Department of Out patients Care, Echocardiography, Nuclear medicine National Instituto of Cardiology Ignacio Chávez, Juan Badiano No.1, Colonia Sección XVI, Tlalpan, Mexico City 14080, Mexico.
Department of Cardiovascular Medicine, Mayo Clinic, 200 1st St Sw, Rochester, MN, USA.
Eur Heart J Cardiovasc Imaging. 2018 May 1;19(5):508-515. doi: 10.1093/ehjci/jey021.
Ischaemic mitral regurgitation (IMR) is consequence of left ventricular (LV) remodelling after myocardial infarction. In some cases, the mitral valve enlarges to compensate for LV remodelling and tenting, improving its coaptation; a process termed 'plasticity'. We sought to identify clinical and echocardiographic factors associated with plasticity in patients with chronic inferior myocardial infarction (CII).
This study included 91 revascularized CII patients and 46 controls. Plasticity and IMR severity were evaluated by 2D transthoracic echocardiography. Compared with controls, CII patients were older (59 vs. 25 years) and mostly men (80% vs. 46%), both P < 0.001. Chronic inferior myocardial infarction patients also had significant LV remodelling: larger LV volumes, larger mitral tenting areas, larger coaptation depths, longer mitral leaflets and chords, and worse mitral regurgitation (all P ≤ 0.03).

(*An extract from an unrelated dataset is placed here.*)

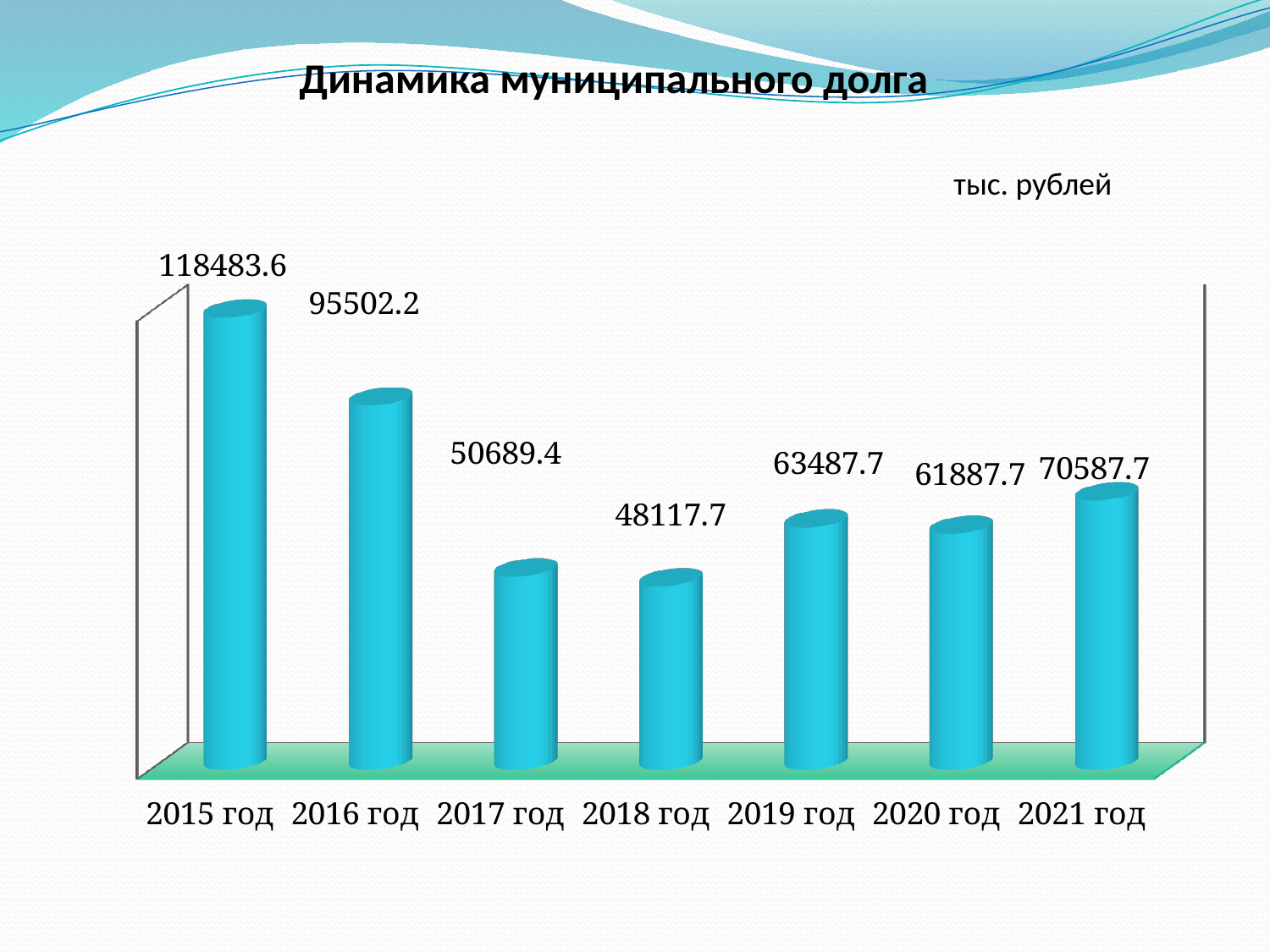
What is the value for 2021 год? 70587.7 What is the difference between the values for 2021 год and 2020 год? 8700 What is the value for 2018 год? 48117.7 What is the difference between the values for 2015 год and 2016 год? 22981.4 How many years are shown on the chart? 7 What kind of chart is shown on the slide? bar chart Which year has the highest value? 2015 год What is the value for 2015 год? 118483.6 Which year has the lowest value? 2018 год What is the title of the chart? Динамика муниципального долга Which is larger, the value for 2019 год or the value for 2020 год? 2019 год Do the values rise or fall from 2015 год to 2018 год? fall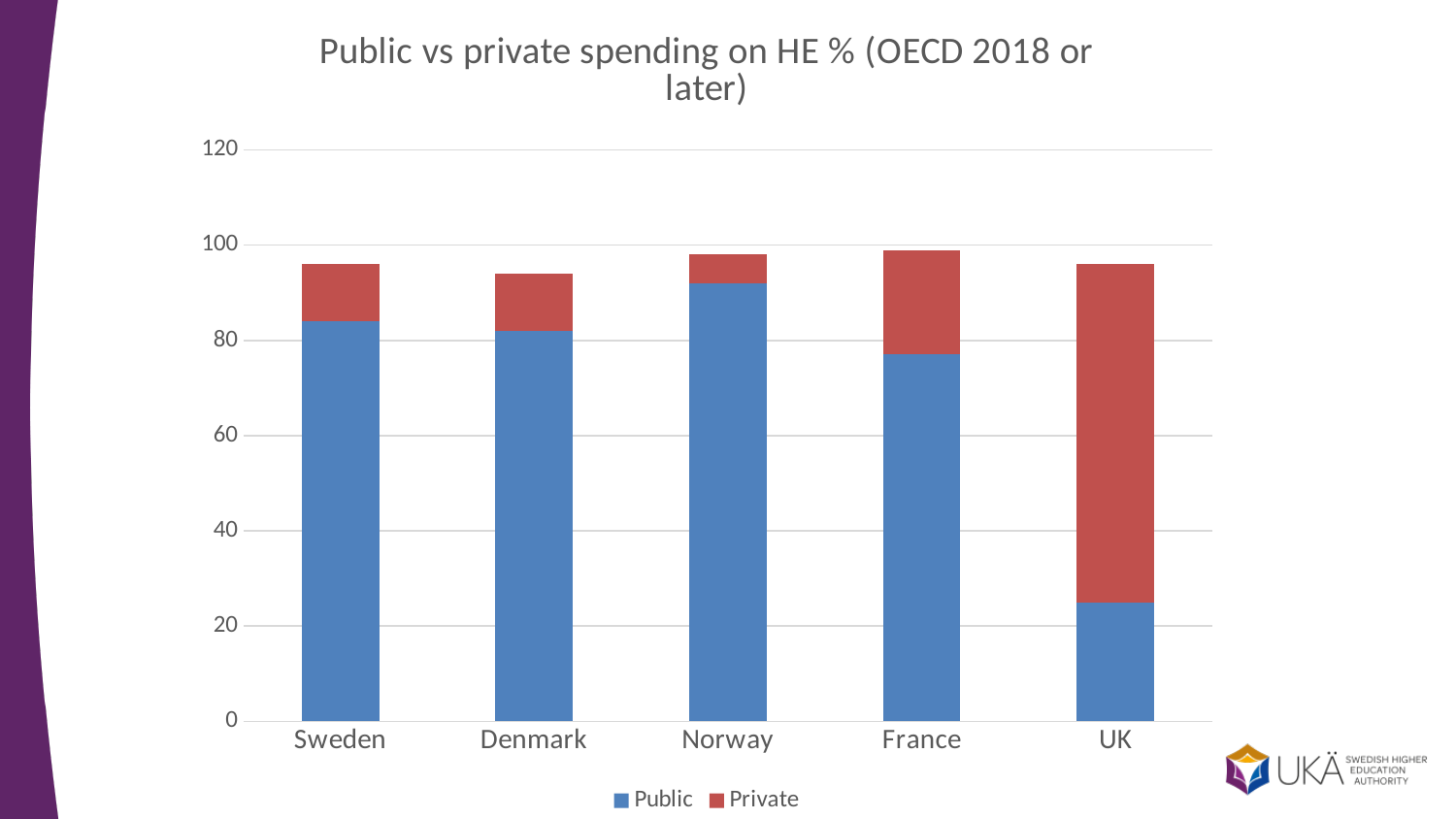
Which country has the lowest Public spending share in the chart? UK How many series does the chart's legend list? 2 How many countries are shown on the x axis of the chart? 5 What kind of chart is shown on the slide? Stacked bar chart What colour represents the Private series in the chart? Red Which country has the smallest Private spending share in the chart? Norway Which country has the highest Public spending share in the chart? Norway Is the Private value for the UK greater or less than 60? greater Which is larger, the Public value for Norway or the Public value for France? Norway Is the Public value for Norway greater or less than 80? greater Which country has the largest Private spending share in the chart? UK Is the Public value for the UK greater or less than 40? less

Of 91 CII patients, 60 had mitral plasticity (longer anterior and posterior leaflets and longer posterior chords, all P < 0.001), despite not exhibiting significantly larger LV volumes, tenting area or coaptation depth, when compared with patients with no plasticity. Contralateral (anterior) papillary muscle-to-annulus length tended to be increased in CII plasticity patients (P = 0.05). Also they had less moderate and severe IMR (both P < 0.04) compared with non-plasticity CII patients. Multivariate analysis demonstrated independent associations between plasticity and smoking [odds ratio (OR) 0.03, 0.002-0.57; P = 0.019], duration of type-2 diabetes (OR 1.19, 1.007-1.42; P = 0.04) and haemoglobin (OR 2.17, 1.25-3.76; P = 0.005).
Mitral plasticity results in less moderate and severe IMR. Longer time-duration of diabetes mellitus and higher haemoglobin level are independently associated with mitral plasticity, while smoking independently associates with no plasticity. Increased anterior papillary muscle-to-annulus length in CII patients with plasticity suggests complex LV remodelling mechanisms are involved in plasticity.
缺血性二尖瓣反流(IMR)是心肌梗死后左心室(LV)重构的后果。在某些情况下,二尖瓣会扩大以补偿 LV 重构和帆状,从而改善其对合;这个过程被称为“可塑性”。我们试图确定与慢性下壁心肌梗死(CII)患者的可塑性相关的临床和超声心动图因素。
这项研究包括 91 例再血管化的 CII 患者和 46 例对照。通过二维经胸超声心动图评估可塑性和 IMR 严重程度。与对照组相比,CII 患者年龄更大(59 岁比 25 岁),且大多数为男性(80%比 46%),均 P<0.001。慢性下壁心肌梗死患者也有明显的 LV 重构:更大的 LV 容积、更大的二尖瓣帆状面积、更大的对合深度、更长的二尖瓣叶和腱索以及更严重的二尖瓣反流(均 P≤0.03)。在 91 例 CII 患者中,60 例患者有二尖瓣可塑性(前、后叶更长,后腱索更长,均 P<0.001),尽管与无可塑性患者相比,LV 容积、帆状面积或对合深度没有显著增大。与 CII 无可塑性患者相比,CII 可塑性患者的对侧(前)乳头肌-瓣环长度往往更长(P=0.05)。此外,他们的中度和重度 IMR 更少(均 P<0.04)。多变量分析显示,可塑性与吸烟[比值比(OR)0.03,0.002-0.57;P=0.019]、2 型糖尿病的持续时间(OR 1.19,1.007-1.42;P=0.04)和血红蛋白[OR 2.17,1.25-3.76;P=0.005]独立相关。
二尖瓣可塑性导致中度和重度 IMR 减少。糖尿病持续时间较长和血红蛋白水平较高与二尖瓣可塑性独立相关,而吸烟与无可塑性独立相关。在有可塑性的 CII 患者中,前乳头肌-瓣环长度增加表明涉及复杂的 LV 重构机制。